Aether finally grasped it all—the Seekapock, Threck, imick, all of it. This was supposed to be the base of some great revolution. Leaders like Eeahso rallied the masses with inflammatory anti-Threck speeches, us against them, fighting the good fight, etset. The Skinnys of the population sucked it up and ate it whole, driven to harass the Threck with raids, stealing fish and produce from the Threck farms, taking clothes and work animals. But Eeahso had created a monster she could no longer control, and with the worms, Skinny had delivered a devastating and irreparable blow to the Threck.
“Skinny,” Aether said, and Skinny twisted halfway round to look at her. “What are the worms to the Threck?”
Skinny blinked and fidgeted—the same sort of confused motions from when they’d first met, underwater in the EV. “Worms to Threck…”
Aether rephrased, “Why do Threck care about worms?”

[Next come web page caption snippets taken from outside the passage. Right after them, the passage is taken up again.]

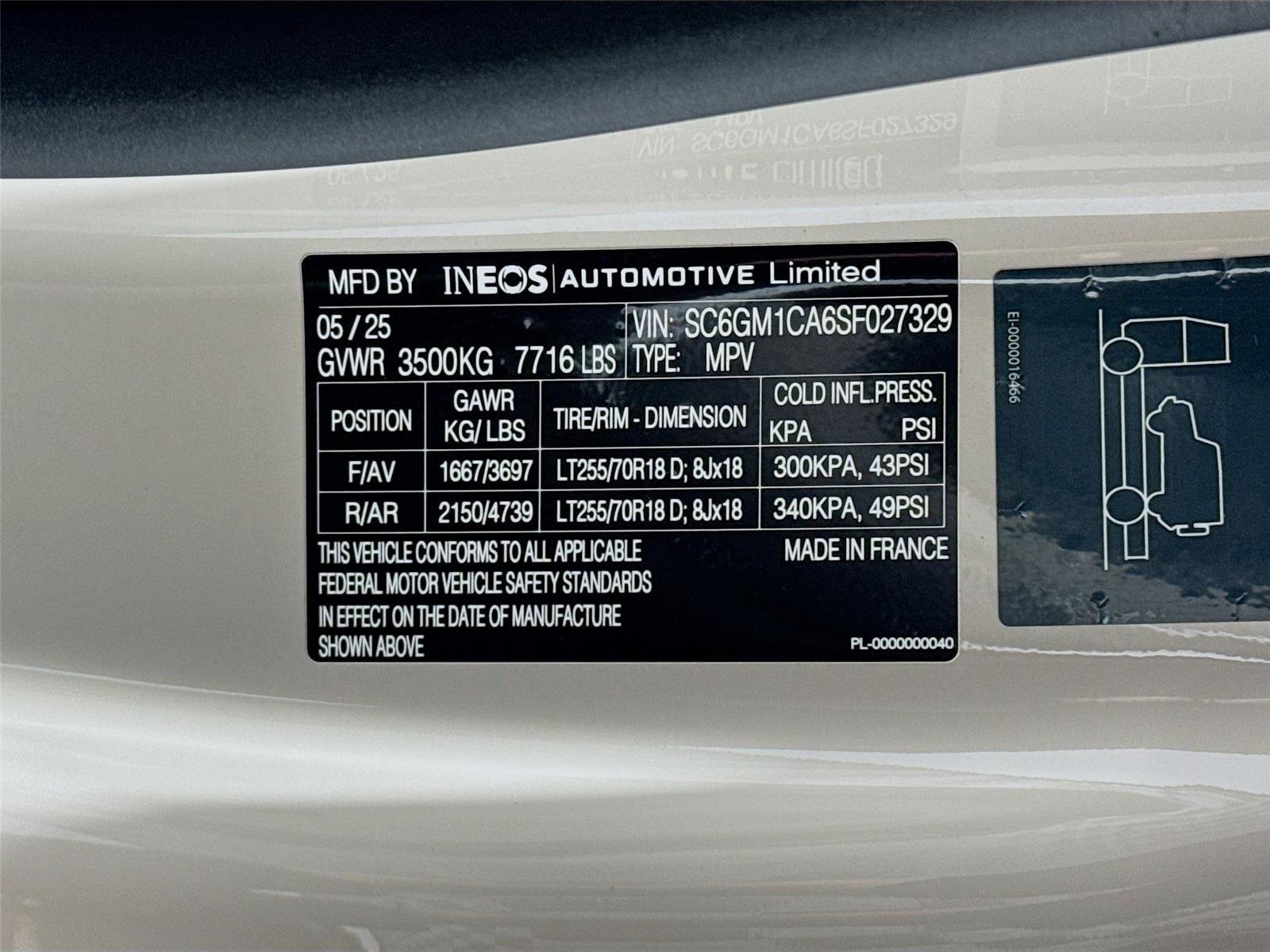 Used 2025 INEOS Grenadier Fieldmaster Edition image 31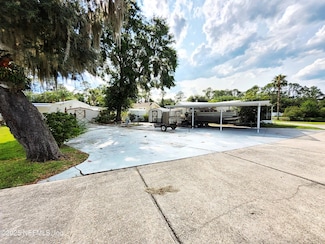 1074 Front Lots 98 & 99 St, Welaka, FL 32193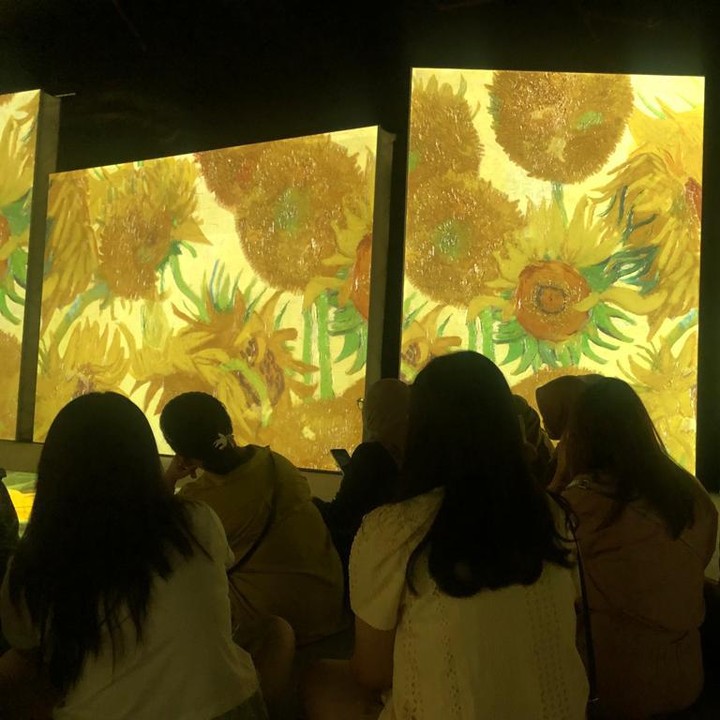 <p>Bunda dan keluarga yang berkunjung ke pameran ini juga bisa melihat tayangan lukisan Sun Flower, lho. Van Gogh melukis ini karena terinspirasi dari bunga matahari di kebun Montmartre, Paris. (Foto: Tim HaiBunda/Iin Yumiyanti)</p>
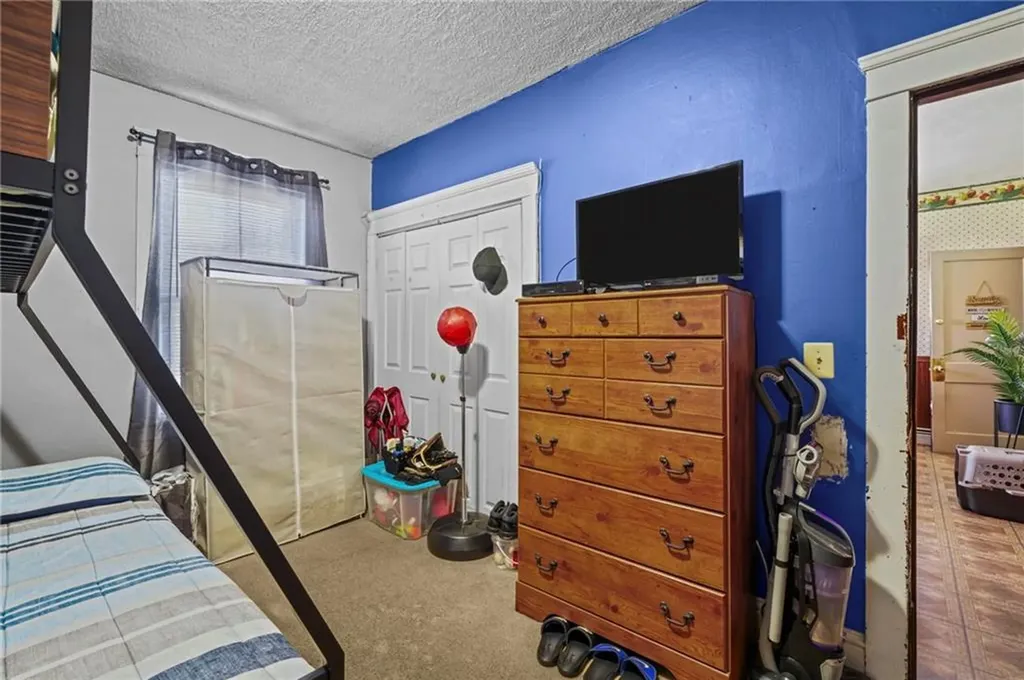 12 Gooding Street Pawtucket RI 02860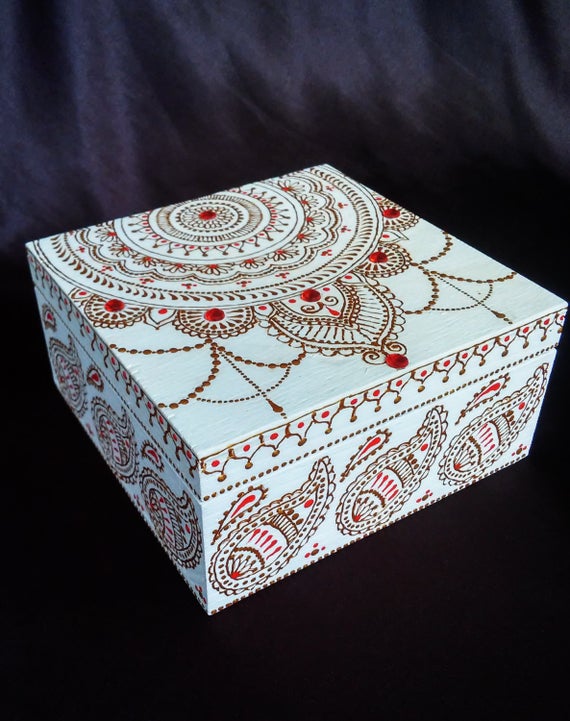 creative ideas using henna patterns in crafts jewelry box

This, evidently, was clearer. Skinny’s head remained still as her legs untwisted beneath her to fully face Aether. Skinny knelt down and plucked from the mud a squished worm carcass, holding it up before her.
“ This is Threck. Worm is Threck. Inside. Understand?”
Tom stepped forward, stunned. “The worms go inside and stay in?”
Skinny turned to him. “Yes. Make Threck. You see Threck nursery—Sootskee and younger—Threck care nothing for these. These are not Threck. These are animals. Nothing important. These are things Threck keep alive until old enough to make more Threck.”
Tom faced Angela, still standing beside Skinny. “That’s what Unhkte was trying to explain to us. She was showing us the final step to become an actual Threck, not some rite of passage like a freaky bar mitzvah.”
“Unhkte?” Skinny said. “You know Unhkte?”
Tom looked surprised, shocked that Skinny had understood something he’d said.
“We met,” Tom replied through the PA once more.
“You meet Towtzaw? At nursery?”
“Yes,” Tom said. “You know them?”
“Towtzaw, yes.” Skinny said. “From nursery.”
“Did you come from the nursery?” Aether asked Skinny.
“Yes. As most Seekapock.”
Now, Aether thought, this connection between the two groups began untangling. Minnie had always said that the City Threck looked down on Sea Threck as primitives, as those people from the city who had decided to heed the primal call of ocean life.
“And you escaped?” Tom asked.
Skinny regarded him. “Some we save outside gate, before get to circle. Some are cast into river if never learn how is good Sootskee.”